Beitrag von DerDerDasBierBraut » Dienstag 13. November 2018, 13:42

Adrian S hat geschrieben:
Dienstag 13. November 2018, 12:59
nrtn hat geschrieben:
Dienstag 13. November 2018, 12:45
Na gut, dann wird es ein 100er Paket Kanülen :)
Kleiner Tipp am Rande:
Kauf gleich noch ne kleine Zange (so ne kleine die du desinfiszieren kannst) dazu um die Kanülen abzuziehen oder zu wechseln.

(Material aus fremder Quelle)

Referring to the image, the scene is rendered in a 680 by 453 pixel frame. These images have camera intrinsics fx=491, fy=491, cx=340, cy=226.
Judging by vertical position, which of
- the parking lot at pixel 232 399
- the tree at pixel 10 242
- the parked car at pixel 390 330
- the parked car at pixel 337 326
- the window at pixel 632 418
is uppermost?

Verringert das Verlezungsrisiko ungemein... :redhead
Autsch!
Im medizinischen Bereich werden die Kanülen in einer Kanülenbox abgezogen und fallen dort sicher und geschützt rein. Diese Boxen sind Einwegartikel und gibt es für ein paar Euro zu kaufen. Im privaten Umfeld, ohne infiziöses Gelump in der Spritze/Kanüle, sind diese Boxen meiner Meinung nach etwas Overkill. Die Mediziner haben für diese Boxen geregelte Entsorgungsmöglichkeiten, die wir leider nicht haben. Die Boxen einfach in den Hausmüll zu werfen empfinde ich als unfair gegenüber dem Müllmann, der sich später ggf. eine herausschauende Kanüle in den Finger jagt und sich echte Sorgen deshalb macht.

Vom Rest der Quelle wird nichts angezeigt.